Quattro guitti all’ Università, pubblicato da Bulzoni nel 1994, è un romanzo che riprende il tema della scuola e degli studi accademici. Ancora una volta, lo scrittore va contro quei cattedratici che si chiudono in sé e non pensano alla funzione educativa dell’insegnamento. Sàito, che conobbe bene il mondo dell’Università, usa parole dure e ritiene i professori responsabili di tanto degrado in fatto di cultura e di società.
L’ultimo romanzo è Una voce, pubblicato da «Terzo Millennio» nel 2001 ed è, a parere nostro, il romanzo di una vita, perché c’è tutto Sàito, uomo e scrittore, fresco di inventiva, essenziale, profondo, convincente, sprizzante di utopistica anarchia e un sentito bisogno di rendere l’uomo più consapevole e responsabile, capace di puri sentimenti.
Nello Sàito se n’è andato il pomeriggio del 16 ottobre 2006, in un silenzio nel quale lo accompagnava l’autunno romano, mentre le foglie degli alberi, stremate dalla lunga calura dell’estate, resistevano senza fare rumore. E per la cronaca, mentre, per suo vivo desiderio e per la disponibilità dell’editrice I.l.a. Palma, andava in macchina una nuova edizione della sua frizzante pièce teatrale Il Pinocchio studioso, col vivace monologo finale Il Pinocchio avventuroso. Egli se n’è andato con la parola «Gesù» sulle labbra e la mano nella mano della moglie, come aveva desiderato. Così cessava di vivere la sua vita terrena il fustigatore dei cattedratici e dei politici, l’utopista anarchico, lasciando i suoi scritti e l’esempio di una dirittura morale irreprensibile, vera, con un ‘idea alta dell’uomo e della sua dignità.
Ora che Sàito non c’è più, venuta meno ogni remora, sarebbe il caso di rileggere le opere e di farle conoscere come una parte di noi che, emergendo, si accetta e si ama. La sua opera appartiene a tutti, per l’anelito di indipendenza e di libertà che trasuda, per l’aspirazione ad un bene condiviso, per il bisogno che è nell’uomo di farsi valere, al di là delle apparenze e delle mistificazioni che lo schiavizzano e rendono anonimo o insignificante.

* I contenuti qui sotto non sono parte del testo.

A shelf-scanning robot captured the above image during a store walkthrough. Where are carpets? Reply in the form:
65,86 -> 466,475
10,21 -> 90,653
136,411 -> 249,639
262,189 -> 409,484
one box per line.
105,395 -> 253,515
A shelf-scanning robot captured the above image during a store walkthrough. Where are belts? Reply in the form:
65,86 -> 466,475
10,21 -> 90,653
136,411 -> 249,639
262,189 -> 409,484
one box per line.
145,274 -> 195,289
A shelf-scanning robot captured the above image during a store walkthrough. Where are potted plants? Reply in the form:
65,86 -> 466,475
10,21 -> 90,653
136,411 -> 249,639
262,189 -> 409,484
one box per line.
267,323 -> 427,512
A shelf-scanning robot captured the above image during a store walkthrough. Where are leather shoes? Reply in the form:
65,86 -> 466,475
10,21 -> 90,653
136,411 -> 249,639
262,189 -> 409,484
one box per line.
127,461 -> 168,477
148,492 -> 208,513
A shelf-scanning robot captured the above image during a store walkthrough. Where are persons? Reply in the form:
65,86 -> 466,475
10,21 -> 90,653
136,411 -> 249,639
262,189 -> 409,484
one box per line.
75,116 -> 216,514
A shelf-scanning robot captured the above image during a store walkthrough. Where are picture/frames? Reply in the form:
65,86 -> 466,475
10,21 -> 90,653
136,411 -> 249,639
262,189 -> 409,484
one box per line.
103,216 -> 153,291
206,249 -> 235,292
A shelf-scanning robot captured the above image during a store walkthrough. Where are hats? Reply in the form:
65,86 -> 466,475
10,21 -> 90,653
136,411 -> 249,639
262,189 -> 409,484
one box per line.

Essa tiene a precisare che la dignità è un bene da tutelare e difendere, a costo di fuggire o chiudersi nella solitudine, come fanno Enrico e Carla di Una voce, che fuggono da Roma cadente e decrepita, salvando sé stessi e la propria umanità, ritrovando il loro essere autentico e vivo.
Ma, a parte la sua significativa presenza nella letteratura e le prese di posizione nel dibattito politico-sociale, Nello Sàito fu un siciliano rispettoso della sua terra, sempre orgoglioso delle sue origini, pronto a difendere in ogni occasione e, al momento opportuno, altrettanto pronto a denunciare le negatività che oscurano l’immagine della Sicilia e la rendono refrattaria ai cambiamenti; e la sognava autonoma, spiritualmente indipendente, sovrana come nell’antichità, al centro del Mediterraneo, un’altra Svizzera, gestita da uomini non condizionati da politiche centriste ma da siciliani veraci e intelligenti. Questa la sua sicilianità, bella, sinceramente sentita e apertamente dichiarata.
Vorremmo che Nello Sàito venisse ricordato anche per questo, ma, prima di ogni cosa, che la sua opera fosse conosciuta, perché lo scrittore, il commediografo, il saggi sta, possano emergere nella vera luce e indicare ai lettori quei principi di indipendenza assoluta per cui valse (e vale) battersi una vita.
Salvatore Vecchio
Da “Spiragli”, anno XVIII, n.1, 2006, pagg. 3-5.